◆ Data extracted from a collection
☆ ☆ ☆
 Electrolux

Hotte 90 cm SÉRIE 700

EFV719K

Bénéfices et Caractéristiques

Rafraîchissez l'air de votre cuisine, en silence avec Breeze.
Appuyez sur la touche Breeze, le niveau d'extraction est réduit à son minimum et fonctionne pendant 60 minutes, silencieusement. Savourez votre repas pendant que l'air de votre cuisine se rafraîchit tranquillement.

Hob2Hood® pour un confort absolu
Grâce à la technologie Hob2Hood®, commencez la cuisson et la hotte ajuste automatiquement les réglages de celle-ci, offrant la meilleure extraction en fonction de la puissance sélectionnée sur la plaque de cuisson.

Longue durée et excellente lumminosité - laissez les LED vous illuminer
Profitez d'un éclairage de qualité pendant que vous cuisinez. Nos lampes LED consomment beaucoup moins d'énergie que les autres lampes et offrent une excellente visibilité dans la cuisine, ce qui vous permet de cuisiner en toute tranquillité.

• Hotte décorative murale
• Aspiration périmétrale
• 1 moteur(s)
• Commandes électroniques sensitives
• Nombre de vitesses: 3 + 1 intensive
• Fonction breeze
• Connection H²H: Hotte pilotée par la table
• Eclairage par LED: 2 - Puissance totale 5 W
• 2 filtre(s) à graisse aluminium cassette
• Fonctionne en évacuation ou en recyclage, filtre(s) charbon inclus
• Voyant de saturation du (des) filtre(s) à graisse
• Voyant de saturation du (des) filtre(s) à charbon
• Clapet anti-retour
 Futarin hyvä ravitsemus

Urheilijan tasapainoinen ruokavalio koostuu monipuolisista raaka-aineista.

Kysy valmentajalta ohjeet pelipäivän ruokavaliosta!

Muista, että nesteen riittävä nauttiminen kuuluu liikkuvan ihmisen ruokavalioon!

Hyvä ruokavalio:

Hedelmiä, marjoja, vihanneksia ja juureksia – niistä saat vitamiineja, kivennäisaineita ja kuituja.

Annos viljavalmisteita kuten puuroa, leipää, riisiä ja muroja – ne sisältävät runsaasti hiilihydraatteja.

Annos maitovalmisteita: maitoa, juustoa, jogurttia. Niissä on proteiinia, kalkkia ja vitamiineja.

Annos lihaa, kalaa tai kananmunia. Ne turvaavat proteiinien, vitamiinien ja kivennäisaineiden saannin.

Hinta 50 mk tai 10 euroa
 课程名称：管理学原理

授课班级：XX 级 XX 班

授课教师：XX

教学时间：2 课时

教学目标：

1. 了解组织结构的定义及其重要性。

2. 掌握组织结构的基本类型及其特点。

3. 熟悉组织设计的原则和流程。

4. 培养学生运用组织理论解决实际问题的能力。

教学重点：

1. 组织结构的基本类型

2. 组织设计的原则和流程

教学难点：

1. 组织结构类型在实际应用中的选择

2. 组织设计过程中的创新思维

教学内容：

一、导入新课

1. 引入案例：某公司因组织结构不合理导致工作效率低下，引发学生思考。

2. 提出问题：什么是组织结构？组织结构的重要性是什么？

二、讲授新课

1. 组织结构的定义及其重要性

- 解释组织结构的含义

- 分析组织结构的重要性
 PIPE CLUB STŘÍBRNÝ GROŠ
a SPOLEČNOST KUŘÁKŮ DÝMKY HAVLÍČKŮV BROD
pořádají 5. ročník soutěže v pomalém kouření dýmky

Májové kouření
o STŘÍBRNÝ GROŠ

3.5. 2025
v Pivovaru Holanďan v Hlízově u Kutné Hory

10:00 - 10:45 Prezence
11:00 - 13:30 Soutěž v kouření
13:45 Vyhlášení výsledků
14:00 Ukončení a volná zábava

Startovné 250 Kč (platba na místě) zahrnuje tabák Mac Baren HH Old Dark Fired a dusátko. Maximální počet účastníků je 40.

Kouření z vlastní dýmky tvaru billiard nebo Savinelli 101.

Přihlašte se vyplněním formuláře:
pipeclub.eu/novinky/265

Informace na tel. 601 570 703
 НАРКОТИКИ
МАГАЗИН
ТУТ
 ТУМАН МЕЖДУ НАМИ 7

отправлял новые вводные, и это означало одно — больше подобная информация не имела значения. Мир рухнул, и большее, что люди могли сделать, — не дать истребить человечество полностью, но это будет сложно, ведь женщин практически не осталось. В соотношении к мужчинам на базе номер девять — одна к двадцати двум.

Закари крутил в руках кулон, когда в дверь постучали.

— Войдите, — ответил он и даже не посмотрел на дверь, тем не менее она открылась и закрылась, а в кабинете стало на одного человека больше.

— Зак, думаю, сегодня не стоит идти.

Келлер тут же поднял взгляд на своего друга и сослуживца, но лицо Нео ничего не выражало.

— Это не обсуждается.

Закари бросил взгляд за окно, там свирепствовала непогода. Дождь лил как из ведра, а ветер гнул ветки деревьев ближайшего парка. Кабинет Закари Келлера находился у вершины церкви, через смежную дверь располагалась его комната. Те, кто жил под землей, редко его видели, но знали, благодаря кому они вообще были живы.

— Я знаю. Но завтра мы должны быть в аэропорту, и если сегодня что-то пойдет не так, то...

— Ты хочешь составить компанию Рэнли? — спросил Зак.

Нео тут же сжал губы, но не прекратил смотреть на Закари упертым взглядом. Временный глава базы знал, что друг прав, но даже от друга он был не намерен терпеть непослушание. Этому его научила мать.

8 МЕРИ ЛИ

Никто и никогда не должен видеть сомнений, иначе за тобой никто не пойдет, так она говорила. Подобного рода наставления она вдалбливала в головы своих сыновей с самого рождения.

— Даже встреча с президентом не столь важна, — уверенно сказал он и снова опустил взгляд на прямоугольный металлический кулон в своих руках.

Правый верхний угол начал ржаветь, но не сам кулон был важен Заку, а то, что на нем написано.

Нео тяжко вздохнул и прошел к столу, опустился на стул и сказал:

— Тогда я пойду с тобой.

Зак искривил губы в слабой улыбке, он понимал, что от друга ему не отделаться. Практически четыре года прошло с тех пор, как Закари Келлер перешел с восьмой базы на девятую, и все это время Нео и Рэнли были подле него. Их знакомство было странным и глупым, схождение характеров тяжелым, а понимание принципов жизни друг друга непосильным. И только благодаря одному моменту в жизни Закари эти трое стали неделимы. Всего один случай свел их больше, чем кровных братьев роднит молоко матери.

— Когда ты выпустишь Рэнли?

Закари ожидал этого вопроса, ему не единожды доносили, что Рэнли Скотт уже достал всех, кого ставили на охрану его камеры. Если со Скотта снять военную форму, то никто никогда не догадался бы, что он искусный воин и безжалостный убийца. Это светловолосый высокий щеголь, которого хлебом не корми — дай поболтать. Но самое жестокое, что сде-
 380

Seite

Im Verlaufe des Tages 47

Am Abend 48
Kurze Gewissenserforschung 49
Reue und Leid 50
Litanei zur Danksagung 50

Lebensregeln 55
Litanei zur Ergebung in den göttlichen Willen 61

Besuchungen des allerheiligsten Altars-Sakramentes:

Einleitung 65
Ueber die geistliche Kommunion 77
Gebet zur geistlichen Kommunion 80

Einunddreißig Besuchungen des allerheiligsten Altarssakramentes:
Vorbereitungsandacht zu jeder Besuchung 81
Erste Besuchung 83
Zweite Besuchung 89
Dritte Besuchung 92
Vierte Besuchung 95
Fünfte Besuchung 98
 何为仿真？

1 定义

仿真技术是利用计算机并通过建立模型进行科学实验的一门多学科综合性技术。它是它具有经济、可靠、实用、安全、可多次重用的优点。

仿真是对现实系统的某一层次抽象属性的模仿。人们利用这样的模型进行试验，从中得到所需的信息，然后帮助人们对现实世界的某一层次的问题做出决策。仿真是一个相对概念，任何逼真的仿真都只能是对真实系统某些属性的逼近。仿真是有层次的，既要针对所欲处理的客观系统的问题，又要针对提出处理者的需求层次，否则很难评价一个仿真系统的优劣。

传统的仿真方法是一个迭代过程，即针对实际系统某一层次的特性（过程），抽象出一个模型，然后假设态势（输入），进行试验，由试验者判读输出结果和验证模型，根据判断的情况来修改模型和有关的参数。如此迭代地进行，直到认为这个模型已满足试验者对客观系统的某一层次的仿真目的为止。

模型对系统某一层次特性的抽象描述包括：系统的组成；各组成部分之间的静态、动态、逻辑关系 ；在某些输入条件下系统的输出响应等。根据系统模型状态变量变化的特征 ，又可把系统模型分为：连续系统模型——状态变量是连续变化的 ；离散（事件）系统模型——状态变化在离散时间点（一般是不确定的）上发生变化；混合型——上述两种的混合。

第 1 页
☆ ☆ ☆
◆ Task requirements
Copy the lines above exactly, from the very first through the one containing "(des) filtre(s) à graisse", and include no other line.

◆ Task answer
 Electrolux

Hotte 90 cm SÉRIE 700

EFV719K

Bénéfices et Caractéristiques

Rafraîchissez l'air de votre cuisine, en silence avec Breeze.
Appuyez sur la touche Breeze, le niveau d'extraction est réduit à son minimum et fonctionne pendant 60 minutes, silencieusement. Savourez votre repas pendant que l'air de votre cuisine se rafraîchit tranquillement.

Hob2Hood® pour un confort absolu
Grâce à la technologie Hob2Hood®, commencez la cuisson et la hotte ajuste automatiquement les réglages de celle-ci, offrant la meilleure extraction en fonction de la puissance sélectionnée sur la plaque de cuisson.

Longue durée et excellente lumminosité - laissez les LED vous illuminer
Profitez d'un éclairage de qualité pendant que vous cuisinez. Nos lampes LED consomment beaucoup moins d'énergie que les autres lampes et offrent une excellente visibilité dans la cuisine, ce qui vous permet de cuisiner en toute tranquillité.

• Hotte décorative murale
• Aspiration périmétrale
• 1 moteur(s)
• Commandes électroniques sensitives
• Nombre de vitesses: 3 + 1 intensive
• Fonction breeze
• Connection H²H: Hotte pilotée par la table
• Eclairage par LED: 2 - Puissance totale 5 W
• 2 filtre(s) à graisse aluminium cassette
• Fonctionne en évacuation ou en recyclage, filtre(s) charbon inclus
• Voyant de saturation du (des) filtre(s) à graisse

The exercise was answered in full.